La Communauté économique des Etats d'Afrique de l'Ouest (Cédéao) entame une médiation via son dirigeant en exercice, le Sénégalais Macky Sall, et le Béninois Thomas Boni Yayi.

- 20: les médiateurs de la Cédéao proposent un projet de sortie de crise prévoyant de restaurer le président Kafando, mais aussi l'amnistie des putschistes et la réintégration dans la compétition électorale des candidats pro-Compaoré. Ce projet suscite l'indignation de la société civile et d'une partie de la population.
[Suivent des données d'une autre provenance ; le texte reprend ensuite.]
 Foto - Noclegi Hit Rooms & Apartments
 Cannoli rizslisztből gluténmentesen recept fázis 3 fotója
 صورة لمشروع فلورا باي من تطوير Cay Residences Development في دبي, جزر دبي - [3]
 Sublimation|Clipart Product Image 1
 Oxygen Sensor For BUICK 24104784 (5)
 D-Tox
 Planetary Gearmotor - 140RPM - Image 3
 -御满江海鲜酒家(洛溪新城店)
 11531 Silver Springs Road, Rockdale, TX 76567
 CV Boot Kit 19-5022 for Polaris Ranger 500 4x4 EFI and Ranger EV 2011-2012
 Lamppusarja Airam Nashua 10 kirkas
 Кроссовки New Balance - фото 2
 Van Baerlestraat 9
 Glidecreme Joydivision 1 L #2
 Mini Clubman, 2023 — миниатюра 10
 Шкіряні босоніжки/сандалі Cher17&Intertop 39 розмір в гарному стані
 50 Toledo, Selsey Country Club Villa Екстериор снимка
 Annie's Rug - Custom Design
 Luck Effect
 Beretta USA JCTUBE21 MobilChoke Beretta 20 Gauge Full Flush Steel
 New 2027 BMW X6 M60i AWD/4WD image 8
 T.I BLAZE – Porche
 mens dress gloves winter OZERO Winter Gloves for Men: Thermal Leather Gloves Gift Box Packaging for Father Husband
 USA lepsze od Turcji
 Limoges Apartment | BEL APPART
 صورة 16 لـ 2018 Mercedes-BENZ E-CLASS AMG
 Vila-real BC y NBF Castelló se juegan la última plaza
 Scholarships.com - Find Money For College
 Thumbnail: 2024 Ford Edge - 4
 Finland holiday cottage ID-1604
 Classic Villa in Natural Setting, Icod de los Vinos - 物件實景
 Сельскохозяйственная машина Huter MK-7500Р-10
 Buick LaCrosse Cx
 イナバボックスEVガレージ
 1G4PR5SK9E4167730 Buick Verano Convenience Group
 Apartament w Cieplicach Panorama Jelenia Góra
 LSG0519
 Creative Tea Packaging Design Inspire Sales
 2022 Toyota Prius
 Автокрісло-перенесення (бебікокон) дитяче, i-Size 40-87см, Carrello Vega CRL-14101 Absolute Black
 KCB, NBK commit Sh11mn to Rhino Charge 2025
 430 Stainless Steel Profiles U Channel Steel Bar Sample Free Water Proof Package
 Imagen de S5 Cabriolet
- 21: alors que les généraux de l'armée à Ouagadougou étaient restés relativement en retrait depuis le début de la crise, des chefs de régiments basés en province intiment l'ordre aux putschistes de "déposer les armes" et font converger leurs unités vers la capitale.

Le président Kafando est exfiltré et accueilli à la résidence de l'ambassadeur de France.

Paris appelle "les forces impliquées dans le putsch" à "déposer immédiatement les armes et à rendre le pouvoir aux autorités légitimes". Les Etats-Unis demandent à leurs ressortissants de partir.

- 22: l'armée loyaliste entre sans résistance dans Ouagadougou, avant de se déployer dans des casernes de la capitale.

A l'issue d'un sommet extraordinaire à Abuja, la Cédéao décide d'envoyer une nouvelle médiation de chefs d'Etat pour "rétablir" dans ses fonctions le président renversé.

Isaac Zida, libéré dans la matinée, demande aux putschistes de "revenir dans les rangs du peuple".

L'armée et les putschistes signent dans la soirée un accord pour éviter un affrontement. Le RSP s'engage à "accepter le cantonnement" et "céder les postes de garde" à Ouagadougou, les forces "loyalistes" promettent de "reculer les troupes de 50 km" et de "garantir la sécurité du personnel (du RSP) et de leurs familles".

Dans la nuit, le général Diendéré confirme que le président Kafando sera "remis en selle" mercredi.

- 23: Michel Kafando est officiellement réinstallé à la tête du pays lors d'une cérémonie publique en présence des présidents du Bénin et du Niger ainsi que du vice-président nigérian Yemi Osinbajo.

Isaac Zida, également rétabli dans ses fonctions, évoque un report de "plusieurs semaines" des élections initialement prévues le 11 octobre et juge "inimaginable" de "conserver en l'état" le RSP.

Au moins dix manifestants ont été tués et des dizaines d'autres blessés en une semaine, selon des sources hospitalières.